Introduction#

Soniox 7B is a powerful LLM. Learn more on our blog post. It is released under Apache 2.0 license and can be used without restrictions.

Deployment#

Soniox 7B can be used and deployed with:

Download#

Soniox-7B-v1.0: Hugging Face or zip

Conversation template#

If you are using the model with vLLM and the Chat Completions API, the correct conversation template will be applied automatically. Otherwise, make sure to use the conversation template described here.

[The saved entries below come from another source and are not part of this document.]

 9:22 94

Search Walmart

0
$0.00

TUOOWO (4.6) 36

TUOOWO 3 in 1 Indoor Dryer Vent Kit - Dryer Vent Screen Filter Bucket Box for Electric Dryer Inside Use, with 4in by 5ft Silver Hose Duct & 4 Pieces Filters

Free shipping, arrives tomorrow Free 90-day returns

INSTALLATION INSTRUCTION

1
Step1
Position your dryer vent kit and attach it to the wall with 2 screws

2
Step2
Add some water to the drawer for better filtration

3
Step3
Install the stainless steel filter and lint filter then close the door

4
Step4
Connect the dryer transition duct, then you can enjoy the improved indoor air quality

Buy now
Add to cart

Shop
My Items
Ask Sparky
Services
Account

The template to build a prompt is defined as follows:

<s>[CLS:soniox] [INST] Instruction [/INST] Model answer</s>[INST] Follow-up instruction [/INST]

Note

  • <s> and </s> are special tokens for beginning of string (BOS) and end of string (EOS), while [CLS:soniox], [INST] and [/INST] are regular strings.
  • This format should be strictly respected; otherwise, the model might generate sub-optimal outputs.

Here is an example on how to correctly tokenize instructions:

[BOS_TOKEN_ID] + tok("[CLS:soniox]") +
tok("[INST]") + tok(USER_MESSAGE_1) + tok("[/INST]") +
tok(BOT_MESSAGE_1) + [EOS_TOKEN_ID] +
...
tok("[INST]") + tok(USER_MESSAGE_N) + tok("[/INST]") +
tok(BOT_MESSAGE_N) + [EOS_TOKEN_ID]

Here the function tok should return token IDs without BOS or EOS.